O feio

    Largaram um bebê na minha porta. Pensei logo nos efeitos devastadores da ressaca e gargalhei daquela cena tanto quanto minha cabeça permitira. Fechei a porta. Dei uns dois passos tortos e ouvi um choro. Santa Cerveja, quanto realismo! Voltei e abri a porta. O pacote estava lá, ou melhor, o bebê estava lá em forma de pacote. Coloquei o bebê pacote para dentro tentando não arregalar mais os olhos. O recém nascido era feio demais. Embora tivesse a composição básica de um ser humano, algo deu muito errado na mistura dos ingredientes. Pensei comigo, chora porque é feio demais. E quem é feio demais contempla a própria face o tempo todo. E de fato ele não precisaria de nenhum conceito de beleza para que se considerasse medonho. Nasceu para ser feio e assim viveria o resto dos seus dias.
    No dia seguinte ele já tinha sete anos. Bateram na porta. Era um molequinho com seus alguns anos ou mais.
    — O feio tá aí?
    — Como?
    — O feio. Ele tá aí? Combinamos de jogar uma pelada no campinho.
    — Ah...vou chamar.
    O feio saiu e me disse para não lhe esperar para o almoço. Voltaria no final da tarde.
    Já passava das seis e nada. Resolvi fazer um sanduíche. O feio chegou, tomou um banho e apareceu com uma roupa nova.
    — Passa a maionese.
    — Acabou.
    — Vou sair para comprar mais.
    Ameacei colocar a mão no bolso para entregar-lhe o dinheiro, mas ele já havia ido. Voltou em vinte minutos com dez anos e a roupa curta. Passou a maionese no pão e comeu em silêncio. Falou que no dia seguinte iria procurar emprego.

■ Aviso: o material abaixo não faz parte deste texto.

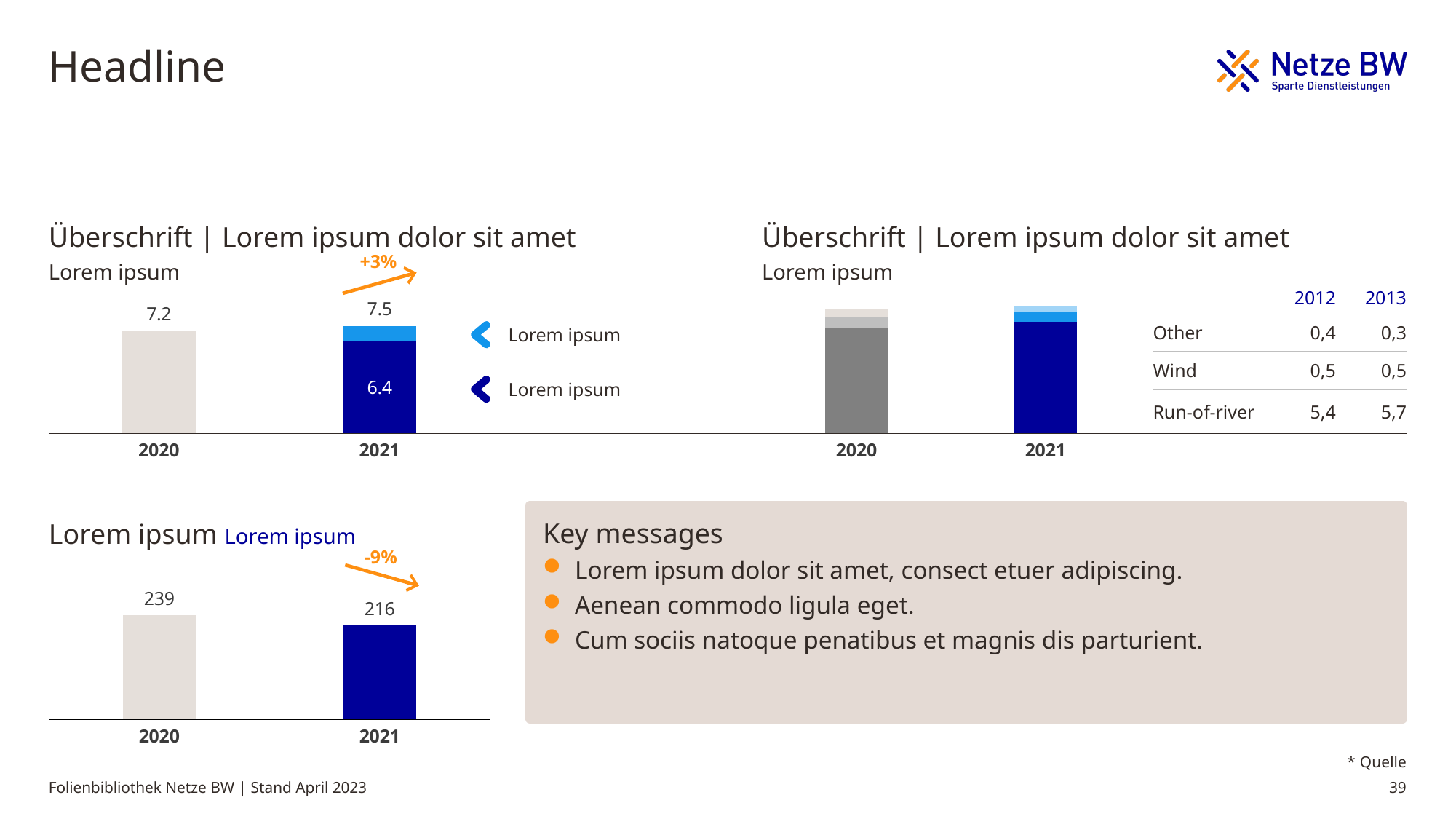
What kind of chart is the top-right chart? bar chart In the top-left chart, what is the value for 2020? 7.2 In the bottom-left chart, what is the value for 2020? 239 In the top-left chart, what is the total value for 2021? 7.5 In the top-left chart, what is the value of the dark blue segment of the 2021 bar? 6.4 In the top-left chart, which year has the higher value, 2020 or 2021? 2021 In the bottom-left chart, do the values rise or fall from 2020 to 2021? fall In the bottom-left chart, which year has the lowest value? 2021 In the bottom-left chart, what percentage change is shown between 2020 and 2021? -9% In the bottom-left chart, what is the difference between the 2020 and 2021 values? 23 In the bottom-left chart, what is the value for 2021? 216 In the top-left chart, what percentage change is shown between 2020 and 2021? +3%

    Dois dias depois lá vinha o feio com carteira de trabalho, calça jeans, chinelo, cigarros e dezenove anos. Conseguira trabalho numa construção na vizinhança, portanto levaria marmita de casa. Sairia de casa às seis da manhã e retornaria às oito da noite quando não fosse para o pagode.
    Na quarta-feira fui ao cartório e acabei passando pela construção do feio. E lá estava ele, empurrando um carrinho de argamassa, tentando não derrubar tal conteúdo. Lembro-me dele ter reclamado do serviço do disque-entulho, que só colocou o baú na obra vinte e sete horas após o solicitado. Percebi que aquele seria o dia do pagode. Voltei do cartório, passei na padaria e o feio estava saindo da construção com calça jeans, camisa listrada, cordão de ouro com crucifixo. Mais feio do que jamais esteve. Mais cheiroso do que permitia um único frasco de perfume. O feio havia comprado um fusca e deu carona para mais três.
    Na madrugada ouvi o motor do carro do feio, mas foi tudo que ouvi. Ele entrou num silêncio de ofender os ouvidos, e do seu perfume restara muito pouco.
    Estranhei durante a manhã que o feio ainda dormia, e como se ele notasse meu estranhamento levantou. Falou que estava no seu dia de folga, merecido para seus vinte e sete anos de vida. Tomou um café preto com pouco açúcar e saiu no seu fusca. Retornou à tarde, trazendo dois de seus filhos.
    — A mãe deles não vai poder cuidar hoje, arrumou um serviço na casa de uma dona. O mais novinho foi junto porque chora demais.
    O feio levou os dois até a cozinha e fez macarrão com salsicha. Comeram, conversaram, riram, mas não se olharam para que não a feiúra do pai não fosse questionada. O feio estava feliz. Como eu nunca havia visto antes.
    A construção chegara ao fim e eu confesso que jamais vira prédio tão bonito. Venderam todas as unidades para pessoas de extrema beleza. Não havia quem não parasse. Não havia quem não sonhasse.
    O feio agora trabalhava na tinturaria. Já estava com trinta e oito, portanto velho demais para carregar tijolos. Tingiu calças, blusas, saias. Fez amarelo o vestido das viúvas, vermelha a saia das meninas castas, branco o terno dos noivos que conheceriam a família das meninas de saia vermelha. Como que me agradecendo por algo que desconheço, pintou de azul a minha casa.
    Um dia o feio adoeceu. Não tinha plano de saúde já que para quem tinha mais de cinqüenta custava caro. Ficou quietinho em seu quarto, respirando baixo e comendo pouco.
    O feio morreu uma semana depois, de doença ou de velhice. No velório, o caixão estava fechado, para que alguém pudesse chorar.